§ **Required task**: Copy out all of the material exactly.

------------------------------------------------------------------------

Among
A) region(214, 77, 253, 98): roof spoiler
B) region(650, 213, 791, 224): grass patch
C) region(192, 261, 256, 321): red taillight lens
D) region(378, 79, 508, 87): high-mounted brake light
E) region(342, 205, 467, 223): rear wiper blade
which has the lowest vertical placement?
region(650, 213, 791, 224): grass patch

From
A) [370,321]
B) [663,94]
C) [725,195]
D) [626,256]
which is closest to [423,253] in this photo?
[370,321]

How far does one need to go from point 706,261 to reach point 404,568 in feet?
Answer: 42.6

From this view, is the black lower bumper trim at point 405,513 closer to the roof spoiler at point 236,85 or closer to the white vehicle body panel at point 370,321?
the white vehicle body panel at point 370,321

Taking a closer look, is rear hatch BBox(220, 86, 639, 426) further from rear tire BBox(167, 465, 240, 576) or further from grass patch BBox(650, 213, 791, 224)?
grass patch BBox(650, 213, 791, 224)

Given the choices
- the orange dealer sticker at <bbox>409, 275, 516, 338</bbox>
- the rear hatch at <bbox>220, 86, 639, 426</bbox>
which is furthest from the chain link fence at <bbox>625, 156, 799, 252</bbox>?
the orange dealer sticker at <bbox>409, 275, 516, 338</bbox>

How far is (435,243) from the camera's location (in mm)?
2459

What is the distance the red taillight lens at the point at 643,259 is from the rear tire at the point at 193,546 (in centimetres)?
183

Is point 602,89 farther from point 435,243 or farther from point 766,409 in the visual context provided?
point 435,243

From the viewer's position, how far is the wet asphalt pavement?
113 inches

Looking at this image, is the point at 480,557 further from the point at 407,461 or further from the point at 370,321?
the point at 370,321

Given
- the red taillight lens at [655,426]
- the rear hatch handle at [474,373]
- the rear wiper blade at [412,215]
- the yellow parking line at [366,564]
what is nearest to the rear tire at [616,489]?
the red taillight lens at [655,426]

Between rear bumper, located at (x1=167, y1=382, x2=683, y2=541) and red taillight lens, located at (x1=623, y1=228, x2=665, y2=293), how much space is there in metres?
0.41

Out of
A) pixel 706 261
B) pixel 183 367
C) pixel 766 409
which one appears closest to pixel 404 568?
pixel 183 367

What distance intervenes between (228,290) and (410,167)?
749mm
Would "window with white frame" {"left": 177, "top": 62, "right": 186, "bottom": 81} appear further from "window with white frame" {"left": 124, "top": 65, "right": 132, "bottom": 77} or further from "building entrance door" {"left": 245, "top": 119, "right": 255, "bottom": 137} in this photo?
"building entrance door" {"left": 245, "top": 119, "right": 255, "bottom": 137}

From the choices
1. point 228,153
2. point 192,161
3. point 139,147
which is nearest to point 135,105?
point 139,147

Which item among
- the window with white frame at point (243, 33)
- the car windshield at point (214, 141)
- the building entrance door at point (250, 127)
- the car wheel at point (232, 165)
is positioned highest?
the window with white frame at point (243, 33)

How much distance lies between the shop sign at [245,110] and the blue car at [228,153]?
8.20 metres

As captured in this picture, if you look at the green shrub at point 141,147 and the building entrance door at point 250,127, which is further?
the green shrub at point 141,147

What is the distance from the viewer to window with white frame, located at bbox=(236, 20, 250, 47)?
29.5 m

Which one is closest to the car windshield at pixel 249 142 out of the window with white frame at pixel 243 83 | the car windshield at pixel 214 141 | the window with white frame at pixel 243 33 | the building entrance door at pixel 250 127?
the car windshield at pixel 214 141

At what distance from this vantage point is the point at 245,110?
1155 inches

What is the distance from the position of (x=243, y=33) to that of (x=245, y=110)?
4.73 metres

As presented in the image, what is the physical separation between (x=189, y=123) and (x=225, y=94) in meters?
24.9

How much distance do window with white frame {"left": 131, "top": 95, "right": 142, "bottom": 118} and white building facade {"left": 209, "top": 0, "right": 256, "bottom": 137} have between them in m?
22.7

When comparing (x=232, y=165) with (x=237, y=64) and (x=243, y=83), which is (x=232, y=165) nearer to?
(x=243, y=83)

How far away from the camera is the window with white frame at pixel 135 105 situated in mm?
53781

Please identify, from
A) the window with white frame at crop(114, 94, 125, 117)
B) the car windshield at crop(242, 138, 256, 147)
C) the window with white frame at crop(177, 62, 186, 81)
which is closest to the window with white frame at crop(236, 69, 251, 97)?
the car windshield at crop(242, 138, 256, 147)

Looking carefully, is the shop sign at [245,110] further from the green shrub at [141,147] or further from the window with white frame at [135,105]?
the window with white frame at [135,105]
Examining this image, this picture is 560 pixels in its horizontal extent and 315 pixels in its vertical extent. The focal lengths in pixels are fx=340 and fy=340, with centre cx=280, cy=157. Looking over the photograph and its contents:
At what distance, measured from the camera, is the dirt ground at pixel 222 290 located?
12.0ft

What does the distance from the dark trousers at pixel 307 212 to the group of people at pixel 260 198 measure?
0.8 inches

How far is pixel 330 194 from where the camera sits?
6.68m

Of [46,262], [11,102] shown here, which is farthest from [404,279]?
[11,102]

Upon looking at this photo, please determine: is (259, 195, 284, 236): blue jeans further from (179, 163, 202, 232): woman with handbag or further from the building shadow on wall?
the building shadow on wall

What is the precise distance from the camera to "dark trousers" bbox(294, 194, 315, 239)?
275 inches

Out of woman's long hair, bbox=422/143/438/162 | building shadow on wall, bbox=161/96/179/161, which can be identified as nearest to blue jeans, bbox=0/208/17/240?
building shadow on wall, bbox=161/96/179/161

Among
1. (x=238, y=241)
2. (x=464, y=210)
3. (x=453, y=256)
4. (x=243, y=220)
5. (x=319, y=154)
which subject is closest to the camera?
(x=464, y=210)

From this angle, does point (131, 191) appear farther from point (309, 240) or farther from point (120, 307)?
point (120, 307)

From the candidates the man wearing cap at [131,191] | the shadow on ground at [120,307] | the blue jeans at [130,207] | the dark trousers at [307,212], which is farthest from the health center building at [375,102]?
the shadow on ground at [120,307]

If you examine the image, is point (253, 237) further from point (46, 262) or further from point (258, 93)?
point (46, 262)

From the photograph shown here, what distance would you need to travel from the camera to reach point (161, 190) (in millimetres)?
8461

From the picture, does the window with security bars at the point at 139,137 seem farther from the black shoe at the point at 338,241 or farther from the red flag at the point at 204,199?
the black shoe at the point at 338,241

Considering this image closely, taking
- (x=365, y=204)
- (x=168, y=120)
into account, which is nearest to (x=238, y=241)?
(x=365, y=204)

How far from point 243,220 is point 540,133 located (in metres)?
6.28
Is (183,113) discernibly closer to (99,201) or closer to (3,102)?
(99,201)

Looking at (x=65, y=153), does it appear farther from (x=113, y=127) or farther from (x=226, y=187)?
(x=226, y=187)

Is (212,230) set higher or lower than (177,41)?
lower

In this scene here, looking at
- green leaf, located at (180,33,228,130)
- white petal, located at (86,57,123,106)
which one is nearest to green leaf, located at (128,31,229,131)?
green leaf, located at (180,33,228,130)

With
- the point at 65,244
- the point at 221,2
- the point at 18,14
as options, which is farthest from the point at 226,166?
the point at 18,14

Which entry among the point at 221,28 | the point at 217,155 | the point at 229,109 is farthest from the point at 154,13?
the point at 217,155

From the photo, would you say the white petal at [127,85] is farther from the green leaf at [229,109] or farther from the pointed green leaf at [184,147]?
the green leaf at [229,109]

------------------------------------------------------------------------

§ **Reply**:
Among
A) region(214, 77, 253, 98): roof spoiler
B) region(650, 213, 791, 224): grass patch
C) region(192, 261, 256, 321): red taillight lens
D) region(378, 79, 508, 87): high-mounted brake light
E) region(342, 205, 467, 223): rear wiper blade
which has the lowest vertical placement?
region(650, 213, 791, 224): grass patch

From
A) [370,321]
B) [663,94]
C) [725,195]
D) [626,256]
which is closest to [423,253] in this photo?
[370,321]

How far does one need to go from point 706,261 to reach point 404,568 in feet?
Answer: 42.6

From this view, is the black lower bumper trim at point 405,513 closer to the roof spoiler at point 236,85 or closer to the white vehicle body panel at point 370,321?
the white vehicle body panel at point 370,321

Taking a closer look, is rear hatch BBox(220, 86, 639, 426) further from rear tire BBox(167, 465, 240, 576) or further from grass patch BBox(650, 213, 791, 224)?
grass patch BBox(650, 213, 791, 224)

Given the choices
- the orange dealer sticker at <bbox>409, 275, 516, 338</bbox>
- the rear hatch at <bbox>220, 86, 639, 426</bbox>
which is furthest from the chain link fence at <bbox>625, 156, 799, 252</bbox>?
the orange dealer sticker at <bbox>409, 275, 516, 338</bbox>

How far is (435,243) from the camera's location (in mm)?
2459

What is the distance the red taillight lens at the point at 643,259 is from the rear tire at the point at 193,546 (in centimetres)?
183

Is point 602,89 farther from point 435,243 or farther from point 766,409 in the visual context provided?
point 435,243

From the viewer's position, how far is the wet asphalt pavement?
113 inches

Looking at this image, is the point at 480,557 further from the point at 407,461 or further from the point at 370,321?
the point at 370,321

Given
- the red taillight lens at [655,426]
- the rear hatch handle at [474,373]
- the rear wiper blade at [412,215]
- the yellow parking line at [366,564]
what is nearest to the rear tire at [616,489]?
the red taillight lens at [655,426]

Between rear bumper, located at (x1=167, y1=382, x2=683, y2=541) and red taillight lens, located at (x1=623, y1=228, x2=665, y2=293), how much space is there in metres?
0.41

Out of
A) pixel 706 261
B) pixel 183 367
C) pixel 766 409
which one appears closest to pixel 404 568?
pixel 183 367

What distance intervenes between (228,290) and (410,167)?
749mm
Would "window with white frame" {"left": 177, "top": 62, "right": 186, "bottom": 81} appear further from "window with white frame" {"left": 124, "top": 65, "right": 132, "bottom": 77} or further from "building entrance door" {"left": 245, "top": 119, "right": 255, "bottom": 137} in this photo?
"building entrance door" {"left": 245, "top": 119, "right": 255, "bottom": 137}

From the choices
1. point 228,153
2. point 192,161
3. point 139,147
which is nearest to point 135,105?
point 139,147

Which item among
- the window with white frame at point (243, 33)
- the car windshield at point (214, 141)
- the building entrance door at point (250, 127)
- the car wheel at point (232, 165)
is positioned highest?
the window with white frame at point (243, 33)

How much distance lies between the shop sign at [245,110] and the blue car at [228,153]?
8.20 metres

As captured in this picture, if you look at the green shrub at point 141,147 and the building entrance door at point 250,127, which is further?
the green shrub at point 141,147

What is the distance from the viewer to window with white frame, located at bbox=(236, 20, 250, 47)?
29.5 m

Which one is closest to the car windshield at pixel 249 142 out of the window with white frame at pixel 243 83 | the car windshield at pixel 214 141 | the window with white frame at pixel 243 33 | the building entrance door at pixel 250 127?
the car windshield at pixel 214 141

At what distance from this vantage point is the point at 245,110?
1155 inches

What is the distance from the position of (x=243, y=33) to that of (x=245, y=110)?
4.73 metres

As presented in the image, what is the physical separation between (x=189, y=123) and (x=225, y=94) in meters?
24.9

How much distance do window with white frame {"left": 131, "top": 95, "right": 142, "bottom": 118} and white building facade {"left": 209, "top": 0, "right": 256, "bottom": 137} have between them in m?
22.7

When comparing (x=232, y=165) with (x=237, y=64) and (x=243, y=83), which is (x=232, y=165) nearer to?
(x=243, y=83)

How far away from the camera is the window with white frame at pixel 135 105 situated in mm?
53781

Please identify, from
A) the window with white frame at crop(114, 94, 125, 117)
B) the car windshield at crop(242, 138, 256, 147)
C) the window with white frame at crop(177, 62, 186, 81)
which is closest to the window with white frame at crop(236, 69, 251, 97)?
the car windshield at crop(242, 138, 256, 147)

Looking carefully, is the shop sign at [245,110] further from the green shrub at [141,147] or further from the window with white frame at [135,105]?
the window with white frame at [135,105]
Examining this image, this picture is 560 pixels in its horizontal extent and 315 pixels in its vertical extent. The focal lengths in pixels are fx=340 and fy=340, with centre cx=280, cy=157. Looking over the photograph and its contents:
At what distance, measured from the camera, is the dirt ground at pixel 222 290 located?
12.0ft

What does the distance from the dark trousers at pixel 307 212 to the group of people at pixel 260 198 measure?
0.8 inches

How far is pixel 330 194 from where the camera sits?
6.68m

Of [46,262], [11,102] shown here, which is farthest from [404,279]?
[11,102]

Upon looking at this photo, please determine: is (259, 195, 284, 236): blue jeans further from (179, 163, 202, 232): woman with handbag or further from the building shadow on wall?
the building shadow on wall

What is the precise distance from the camera to "dark trousers" bbox(294, 194, 315, 239)?
275 inches

Out of woman's long hair, bbox=422/143/438/162 | building shadow on wall, bbox=161/96/179/161, which can be identified as nearest to blue jeans, bbox=0/208/17/240?
building shadow on wall, bbox=161/96/179/161

Among
1. (x=238, y=241)
2. (x=464, y=210)
3. (x=453, y=256)
4. (x=243, y=220)
5. (x=319, y=154)
which subject is closest to the camera?
(x=464, y=210)

From this angle, does point (131, 191) appear farther from point (309, 240) or farther from point (120, 307)?
point (120, 307)

From the candidates the man wearing cap at [131,191] | the shadow on ground at [120,307] | the blue jeans at [130,207] | the dark trousers at [307,212], which is farthest from the health center building at [375,102]?
the shadow on ground at [120,307]

If you examine the image, is point (253, 237) further from point (46, 262) or further from point (258, 93)?
point (46, 262)

From the photograph shown here, what distance would you need to travel from the camera to reach point (161, 190) (in millimetres)?
8461

From the picture, does the window with security bars at the point at 139,137 seem farther from the black shoe at the point at 338,241 or farther from the red flag at the point at 204,199?
the black shoe at the point at 338,241

Considering this image closely, taking
- (x=365, y=204)
- (x=168, y=120)
into account, which is nearest to (x=238, y=241)?
(x=365, y=204)

How far from point 243,220 is point 540,133 located (in metres)?
6.28
Is (183,113) discernibly closer to (99,201) or closer to (3,102)?
(99,201)

Looking at (x=65, y=153), does it appear farther from (x=113, y=127) or farther from (x=226, y=187)?
(x=226, y=187)

Is (212,230) set higher or lower than (177,41)?
lower

In this scene here, looking at
- green leaf, located at (180,33,228,130)
- white petal, located at (86,57,123,106)
which one is nearest to green leaf, located at (128,31,229,131)?
green leaf, located at (180,33,228,130)

With
- the point at 65,244
- the point at 221,2
- the point at 18,14
as options, which is farthest from the point at 226,166?
the point at 18,14

Which entry among the point at 221,28 | the point at 217,155 | the point at 229,109 is farthest from the point at 154,13?
the point at 217,155

From the photo, would you say the white petal at [127,85] is farther from the green leaf at [229,109] or farther from the pointed green leaf at [184,147]?
the green leaf at [229,109]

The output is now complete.